▶ _PAGINA_
□ □ □ □
Ho ancora con me la prima sciarpa rossa fatta quando avevo poco meno di 11 anni, nell’estate che ha preceduto il mio ingresso alle medie. L’ho fatta io, con l’aiuto di mia nonna, piena di maglie saltate e di errori, ma anche dell’enorme soddisfazione di essere riuscita a farcela.

Forse non ci crederai, ma il ricordo della fatica, della soddisfazione e della capacità di imparare che ebbi a fare quella sciarpa, ha accompagnato la mia vita e ha fatto di me quelle che sono, come gli incontri, gli amici e gli amori che ho vissuto.

Se mi fermo a pensarci, mi viene naturale credere che i lavori a maglia possano essere una piccola metafora della vita, imparare qualcosa, avere paura di fallire e poi farcela, penso a come sarebbe stata più povera la mia esistenza senza i lavori a maglia. Oltre che meno colorata!

Ho ancora con me il primo lavoro fatto da mia madre, la copertina per la mia prima culletta, poi per il lettino; ho le scarpine e il cappellino, minuscoli. Sembra incredibile che in un momento della mia vita vi entrassi li dentro, che mia figlia ci sia entrata.

Se ci penso, ho smarrito molte cose durante la mia vita, ed è normale, immagino, che ciò sia accaduto. La cosa strana invece è che non ho smarrito nessuno dei lavori a maglia che mi sono appartenuti.

Passi tutta l’infanzia a sognare di crescere e il resto della vita a ripensare a quando eri piccola. Io lo faccio ancora, ripenso di continuo a mia nonna, al nonno, a quanto tempo siamo stati insieme mentre mia madre spariva assorbita dalla vita produttiva, dalla vita pratica.

Mia nonna con la sua pazienza ad insegnarmi, e le mie mani che facevano fatica ad imparare; al nonno, al timore che provavo quando facevo delle marachelle che sapevo che mio nonno avrebbe fatto finta di ignorare, se avesse potuto, o che mi avrebbe terrorizzata col suo sguardo di rimprovero.

“Il nostro capolavoro assoluto fu la mia sciarpa rossa, il mio primo lavoro.”
□ □ □ □
▶ _CONSEGNA 1_
Riduci a un breve elenco il paragrafo del racconto sui lavori a maglia che comincia con «Ho ancora con me il primo lavoro fatto da mia madre», conservandone i fatti principali.
▶ _CONSEGNA 2_
Riprendi il racconto sui lavori a maglia subito dopo la sua ultima frase.
I dati non servono per svolgere il lavoro.

▶ _DATI GREZZI_
□ □ □ □
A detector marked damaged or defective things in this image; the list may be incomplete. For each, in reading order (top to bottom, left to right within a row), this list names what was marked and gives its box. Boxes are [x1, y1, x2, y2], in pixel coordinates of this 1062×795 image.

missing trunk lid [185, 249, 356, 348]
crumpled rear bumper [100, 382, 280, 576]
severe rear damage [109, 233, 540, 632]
□ □ □ □
▶ _RISULTATO 1_
- Chi scrive conserva ancora il primo lavoro a maglia fatto dalla madre: la copertina per la sua prima culletta, usata poi per il lettino.
- Conserva anche le scarpine e il cappellino, minuscoli.
- Sembra incredibile che un tempo ci entrasse dentro, e che ci sia entrata anche sua figlia.

▶ _RISULTATO 2_
Gli anni passarono veloci, nell’incoscienza della giovinezza mi ritrovai in un batter d’occhio a vent’anni. Dopo di me mia madre riprese a lavorare presto e sparì da quella panchina in cui mi aveva dichiarato alla vita. Mia nonna no, mia nonna restò vicino a me fino a quando poté. Mi insegnò i primi punti, giocavamo anche a palla i primi anni, poi rimanevamo a parlare fino allo spegnersi del pomeriggio. Oppure mi insegnava a cucire, ma cucire non l’ho mai amato, e non piaceva troppo neanche a lei da quello che ricordo.

Il nostro capolavoro assoluto fu la mia sciarpa rossa, il mio primo lavoro.

In quella semplice sciarpa fatta a punto legaccio, dentro ogni maglia, dentro ogni punto saltato io rivivo una emozione. Come puoi immaginare di errori ce ne sono tanti in quel primo lavoro, ma c’è una maglia saltata in particolare in cui, ogni volta che la guardo mi ricordo le parole di mia nonna.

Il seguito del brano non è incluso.